The May 22 vote is a taste of what may be to come in 2012 general elections for Spain's minority government, staggering to the end of a second four-year term marked by the worst recession in half a century and the threat of a euro zone debt crisis.
"I want to vote, but none of the options appeals to me," said Layla Amoedo, a 38-year-old teacher in Seville, capital of the southern region Andalucia, which has one of the highest unemployment rates in the country at 30 percent, compared with a national rate of 21 percent.
The PP is likely to take Spain's fourth biggest city, Seville, after 12 years under the Socialists, polls show, leaving the Socialists without a single one of the country's
four major cities, home to 14 percent of the population.
"I have never voted for the PP and never will, and I am not inclined to vote for the Socialists or for the United Left," Amoedo told Reuters, citing accusations that the Socialists and the smaller leftist party gave improper subsidies to companies.
Others are fed up with politicians in general as corruption scandals have hit both the Socialists and the PP.
Manuel Chaves, president of the Socialist party and third deputy prime minister, has been accused of giving preferential contracts to companies owned by family members.
Meanwhile Valencia's PP Governor Francisco Camps is accused of accepting thousands of euros of designer suits in return for public works contracts.
However, the Socialists are more likely than the PP to be affected by voters staying away, analysts say, and Camps is set to be reelected even though 49 percent of voters disapprove of the job he has done, a recent Metroscopia poll found.
"Whichever party wins, it will be more of the same.
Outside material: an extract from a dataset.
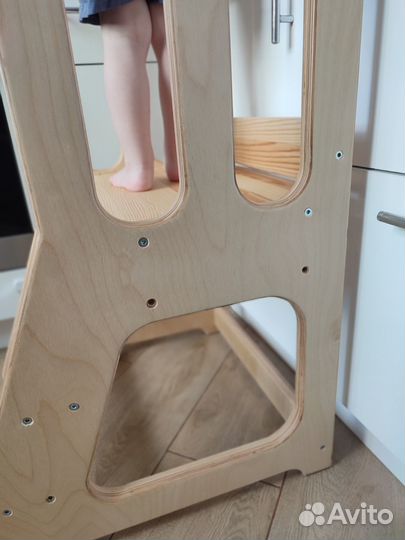 Башня помощника монтессори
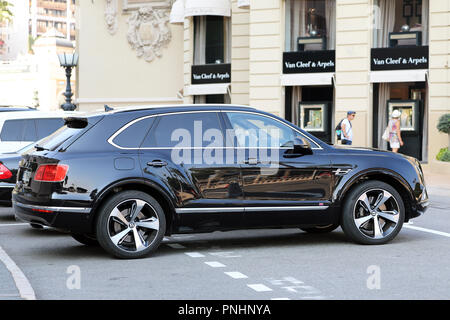 Monte Carlo, Monaco - 19. September 2018: Luxus schwarzen SUV Bentley Bentayga (Seitenansicht) Vor dem Kasino von Monte Carlo in Monaco geparkt, Französisch Ri Stockfoto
The big companies finance the politicians and call the shots," said Daniele Ivel, a 30-year old musician from Madrid, where the Popular Party is expected to hang on to the mayor's office.
"They change form, but never content," he said.
On Sunday protestors from the Real Democracy Now movement occupied squares in more than 50 cities, calling on voters to reject the two big parties as a protest against joblessness.
Police removed around a hundred of protesters from the Puerta del Sol plaza in Madrid on Monday morning.
"A way to punish the ruling party is not to vote," said Fernando Vallespin, politics professor at Madrid's Autonomous University. Socialist supporters are convinced the Popular Party will win, and their vote will be wasted, he added.
Spaniards are dealing with the hangover from a property bubble that burst over three years ago, leaving them with some of the highest personal debt levels in Europe and an unemployment rate twice the euro zone average.
Abstention was 36 percent in 2007 regional elections. At that time, 38 percent of Spaniards saw the political situation as bad or very bad. That has now risen to 66 percent of voters.
The Socialists admit they could have done some things better, but are focusing their campaign on getting out the vote and warning the centre-right could roll back social benefits.
"They are saying we're the good guys and they (the PP) are the bad guys. This is the (Socialists') strategy to ensure they hold on to their loyal supporters," said Ismael Crespo, political analyst at the Fundacion Ortega-Maranon.
Polls show the Socialists stand to lose strongholds like the large central region of Castilla-La Mancha, further weakening Prime Minister Jose Luis Rodriguez Zapatero's government.
Zapatero has said he will not run for a third term. Spain's No. 2 city Barcelona is set to fall to the centre-right Catalonian nationalists CiU, polls showed on
Sunday, ending 32 years of Socialist power. It is the capital of the region of Catalonia with an economy the size of Portugal.